#### [Given instruction 1]
Please turn the records into a JSON list of strings, one string per line, leaving out blank lines. Cover everything from the line containing "What is the measured" down to the end of the records.

Version 1.01. was released in mid July 2019 and is a bug fix release to address a few race conditions discovered in v1.0.

Release Themes and Objectives

  • Improved on-boarding for EdgeX users.  This includes documentation, tutorials, dev kits, and other material to make getting, using and understanding EdgeX easier.
  • EdgeX now supports the ingestion, use and export of binary data in CBOR format. Device Services now allow to send binary data as part of the Event/Reading packages. Core and Export Services have been adapted to handle, persist, and route/send binary data as it does integer, float, and string data today. Incorporation of binary data allows custom built local analytics to use the binary data to trigger actuation of devices.
  • EdgeX database-using services (Core Data, Metadata, Export Client, Logging, Notifications, and Scheduling) have been refactored to be more loosely coupled to the persistence mechanism (currently MongoDB). This eases the use of alternative persistent stores and technology (such as streaming) in future implementations and even allow the project to select alternate or additional reference implementation databases in future releases.
  • The Export Services, while functional, create scalability issues. The current EdgeX capability relies on the Export Services to know and understand all possible endpoint distribution mechanisms and transformation capability necessary to support all clients – even if the use case requires only a single, simple client need. As the number and type of EdgeX north side clients expands, this service will be too big and complex to support the north side needs. The initial and simple Application Services in the Edinburgh release have been designed and implemented to support smaller, more tailored exportation needs. These services contain just the functionality (filtering, transformation, enrichment, etc.) needed for a single endpoint. To address multiple endpoints, multiple Application Services will be created. In a way, the Application Services now look more like the south side Device Services – that is functionality dedicated to a particular client protocol and data need. Long term over the course of a number of releases, Application Services will replace EdgeX Export Services as the north side distribution facility.
  • Provide many Device Service implementations using the Delhi release provided Go and C DS SDKs. The Edinburgh release also provides replacement services for the existing Java Modbus, BACNet, MQTT and SNMP device services.

Application Working Group Tasks and Notes

  • The Edinburgh release features a new service type called Application Services as indicated in the major themes and objectives of this release that will be the eventual replacement for Export Services.

Core Working Group Tasks and Notes

  • Per the release themes and objectives above, the services using the database (currently MongoDB) have been refactored to have a better database abstraction architecture and allow for different database persistence in the future.  This includes removing BSON references, hiding domain IDs, providing an abstraction to allow for object identification that is transformed across platforms.  Changes were made to appropriate core, support, and export layer services.
  • Given Go Glide (used for versioning and dependency management) is being deprecated, the project had to move to an alternative.  The Go community is adopting Go modules (formerly vgo) as its replacement.  In this release, the project moved to Go modules for Go code dependency management.

#### [Dataset records]

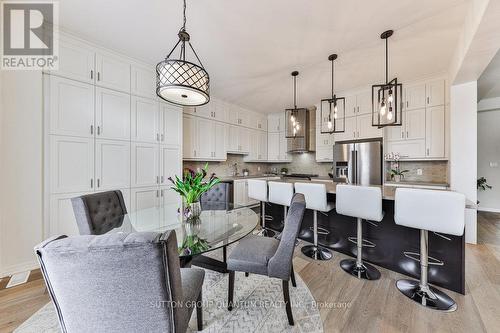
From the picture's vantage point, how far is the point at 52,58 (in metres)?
2.31

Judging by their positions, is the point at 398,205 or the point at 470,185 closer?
the point at 398,205

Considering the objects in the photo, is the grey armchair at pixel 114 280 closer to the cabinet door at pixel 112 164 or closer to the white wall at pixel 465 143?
the cabinet door at pixel 112 164

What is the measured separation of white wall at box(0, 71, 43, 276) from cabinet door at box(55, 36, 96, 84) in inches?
10.6

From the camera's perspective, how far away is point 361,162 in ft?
12.9

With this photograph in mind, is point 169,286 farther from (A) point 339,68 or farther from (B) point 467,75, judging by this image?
(B) point 467,75

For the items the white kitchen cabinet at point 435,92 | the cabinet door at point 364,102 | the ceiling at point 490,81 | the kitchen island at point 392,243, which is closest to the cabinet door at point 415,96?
the white kitchen cabinet at point 435,92

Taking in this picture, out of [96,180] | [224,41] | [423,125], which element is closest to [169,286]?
[96,180]

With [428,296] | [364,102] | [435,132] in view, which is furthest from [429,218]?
[364,102]

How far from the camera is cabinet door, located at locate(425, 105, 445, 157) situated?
3.46 meters

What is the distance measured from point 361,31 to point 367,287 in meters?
2.81

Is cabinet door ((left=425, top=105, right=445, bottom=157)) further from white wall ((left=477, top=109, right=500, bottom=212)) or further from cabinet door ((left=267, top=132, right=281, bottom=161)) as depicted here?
cabinet door ((left=267, top=132, right=281, bottom=161))

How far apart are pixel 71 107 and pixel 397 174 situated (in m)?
5.48

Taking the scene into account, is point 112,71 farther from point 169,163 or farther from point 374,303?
point 374,303

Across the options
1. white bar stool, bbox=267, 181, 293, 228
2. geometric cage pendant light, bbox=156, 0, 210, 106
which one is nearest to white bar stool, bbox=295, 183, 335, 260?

#### [Given instruction 2]
Translate this sentence from the EdgeX release notes into Spanish: "In this release, the project moved to Go modules for Go code dependency management."

#### [Correct answer 1]
[
  "What is the measured separation of white wall at box(0, 71, 43, 276) from cabinet door at box(55, 36, 96, 84) in inches?",
  "10.6",
  "From the camera's perspective, how far away is point 361,162 in ft?",
  "12.9",
  "With this photograph in mind, is point 169,286 farther from (A) point 339,68 or farther from (B) point 467,75, judging by this image?",
  "(B) point 467,75",
  "For the items the white kitchen cabinet at point 435,92 | the cabinet door at point 364,102 | the ceiling at point 490,81 | the kitchen island at point 392,243, which is closest to the cabinet door at point 415,96?",
  "the white kitchen cabinet at point 435,92",
  "Taking in this picture, out of [96,180] | [224,41] | [423,125], which element is closest to [169,286]?",
  "[96,180]",
  "With [428,296] | [364,102] | [435,132] in view, which is furthest from [429,218]?",
  "[364,102]",
  "How far from the camera is cabinet door, located at locate(425, 105, 445, 157) situated?",
  "3.46 meters",
  "What is the distance measured from point 361,31 to point 367,287 in meters?",
  "2.81",
  "Is cabinet door ((left=425, top=105, right=445, bottom=157)) further from white wall ((left=477, top=109, right=500, bottom=212)) or further from cabinet door ((left=267, top=132, right=281, bottom=161)) as depicted here?",
  "cabinet door ((left=267, top=132, right=281, bottom=161))",
  "How far apart are pixel 71 107 and pixel 397 174 situated (in m)?",
  "5.48",
  "Taking the scene into account, is point 112,71 farther from point 169,163 or farther from point 374,303?",
  "point 374,303",
  "Across the options",
  "1. white bar stool, bbox=267, 181, 293, 228",
  "2. geometric cage pendant light, bbox=156, 0, 210, 106",
  "which one is nearest to white bar stool, bbox=295, 183, 335, 260?"
]

#### [Correct answer 2]
En esta versión, el proyecto pasó a usar módulos de Go para la gestión de dependencias del código Go.